Quando regressamos ao recinto do festival para o último dia de concertos, já atuava o projeto portuense :papercutz, no palco secundário. A banda liderada por Bruno Miguel apresentou melodias com refrescantes sintetizadores, numa tarde de intenso calor. O toque glaciar e melancólico do seu som, misterioso e denso, conquistou aqueles que procuravam perceber as virtudes de um projeto maduro e já rodado em lides internacionais, como no festival SXSW.

Por sua vez, no palco Vodafone, era a vez do trio barcelense Black Bombaim mostrar todo o seu talento acompanhados por Shella nas teclas e Tiago Jónatas no teremin, a contribuírem para as mais cuidadas ambiências psicadélicas. Também Pedro Sousa e o seu saxofone deram uma ajuda para mais um memorável concerto da banda (cada vez melhores, por sinal). Uma das coqueluches daLovers & Lollypops, em palco, para uma grande amálgama de influências que bebem ao stoner, ao sludge, ao doom e até ao progressivo. O fogo da guitarra de Ricardo Miranda cruzou-se com o groove sombrio do baixo de Tojo Rodrigues ao qual se juntou o poder da bateria de Paulo Gonçalves. O resultado foi um ambiente tenebroso e imponente através duma jam infernal  e complexa. A força da criação e a natureza refrescante e original do seu set cativaram os mais cépticos através de obscuros riffs de guitarra. Convencemo-nos aí, que estávamos perante o primeiro grande momento de uma noite que viria a revelar-se inesquecível.

Entretanto, no palco secundário, os americanos mostram um pop psicadélico de estética lo-fi. Matt Mondanile, que também é parte dos Real Estate, deu um carácter lânguido, com reverberações de guitarra numa fusão de espírito surf, synths e melodias exóticas. Respira-se melancolia na música da banda, universo “dreamy” é presença constante e também há sensualidade nas melodias. Os bons ritmos e os cintilantes sintetizadores criam leves hinos que dispõe bem.  É com o  carácter sóbrio do grupo que percebemos o talento existente, os bons executantes da banda e as boas ideias acrescentam doçura a uma performance que combinou de óptima maneira com um radioso fim-de-tarde.

**DADOS RECOLHIDOS**
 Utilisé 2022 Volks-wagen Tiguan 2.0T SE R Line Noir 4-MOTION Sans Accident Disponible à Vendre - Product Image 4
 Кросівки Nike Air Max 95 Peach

**TAREFAS A FAZER**
1 - Diz se cada afirmação concorda com a crónica do festival, respondendo sim ou não e citando as palavras do texto que o decidem: (a) o projeto :papercutz atuava no palco principal; (b) Tiago Jónatas tocou teremin no concerto dos Black Bombaim; (c) a bateria dos Black Bombaim esteve a cargo de Tojo Rodrigues.
2 - Prossegue a crónica do festival a partir da última frase apresentada.

**LISTA DE RESPOSTAS**
1 -
(a) Não: "já atuava o projeto portuense :papercutz, no palco secundário"
(b) Sim: "Tiago Jónatas no teremin"
(c) Não: "o poder da bateria de Paulo Gonçalves"

2 -
Os Palma Violets são uma das bandas sensação de 2013 e isso sentiu-se também no recinto de Paredes de Coura. A primeira fila, preenchida por meninas (grande parte delas – arriscamos – menores) estava em pulgas pela actuação do quarteto londrino. Os vários cartazes com declarações de amor reforçavam a ideia de que a banda vive um momento de grande sucesso e que o timing da sua actuação é perfeito.

Os autores de Best of Friends – que, coerentemente com o que se disse acima, é um dos temas com mais rodagem do ano – são ainda jovens e seguem as pisadas de uns Arctic Monkeys antes de estes atingirem a maturidade. Ao vivo foi possível constatar a aspereza da sua música mas esta aparece também engalanada com refrões fáceis e com algum cuidado pop. Há pozinhos de garage e de punk cujo espírito de javardice é retratado na irreverência de Chilli Jesson que contraria totalmente o estereótipo do “baixista entediado” que tanto povoa o universo indie.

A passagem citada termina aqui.